I spent a long time looking at this photograph today. Many minutes, because I had to, and because it was worth it.
Kristin took it at breakfast this morning. I was sitting right there, and I was enjoying the moment, but seeing the photograph was a different experience entirely.
In general, I look at a lot fewer photographs these days. It takes me longer to make sense of what’s going on in them. The colors and lines just won’t resolve into recognizable objects the way they used to. Sometimes it takes a few seconds, or a few minutes before I realize who or what is in a picture.
But there’s a flip side to this, because I don’t see life as quickly as I used to either. It takes time for me to make sense of what I see, for my brain to construct an image out of the faulty and partial information my eyes pass along. And life doesn’t always stick around waiting for me to make sense of it.

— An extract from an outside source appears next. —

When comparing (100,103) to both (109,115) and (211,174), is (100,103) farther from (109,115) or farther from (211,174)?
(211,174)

My daughter is a toddler right now, and she doesn’t stick around long enough for almost anything. Sometimes, if the light is just right and at just the right angle, and she moves in just the right way so she’s framed in it perfectly, and of my eyes feel like behaving themselves at just the right moment, I get this clear, fleeting glimpse of her face, and I get to see just how beautiful she is. These moments stick in my mind, but they are rare, and all too brief. I miss so many details so much of the time.
But when Kristin takes a photo like this—a crystal clear, stunning capture of a living moment—The world slows down. It stops, allowing me all the time I need to pore over the scene, working out and appreciating every feature and every nuance.
I know that a day will come when I won’t be able to see her this way, to know her face in this much detail, even from photographs. And I know that some day after that, I won’t know what she looks like at all.
And I will miss it.
It won’t affect my love for her, or my care for her. I will still play with her and laugh with her and teach her and share life with her. I will know a million things about her that are more important than her physical appearance.
But I will still miss it.
I’ll miss that shining grin and those sparkling blue eyes, those looks of joy, inquisitiveness, mischief, and wonder.
So for now, I will treasure the photographs, and I will gladly take all the time I need to etch every detail into my mind and into my memory.
My heart aches.
Thanks for sharing this from your heart. I think we wonder about how the loss of seeing your family affects you the most. Praying for more slow and clear moments.
Not a dry eye will be able to read this. My heart aches as well, Eric. You’re daughter is BEAUTIFUL!!!
You may see that photo better than most of us who scan a photo for 10-15 seconds and then move to the next thing. I think there is a Buddhist story about a monk who invited an important official to see his flower garden, and then pulled it all up except for one perfect blossom on the mantle, so that the official would really pay attention to what it looked like. She is beautiful, but I’m praying that over the years she will be beautiful in her relationship with you.
I like that story! She’ll always be many kinds of beautiful.
Thank you, Eric. Your bravery is evident.
Oh Eric, your insight really
puts meaning into the saying acknowledging that beauty really is in the eye and heart of the beholder. Your heart is beholding ever more fiercely and intensely than most of us could even imagine! God blesses us in wondrous ways and we must believe and know it to be true!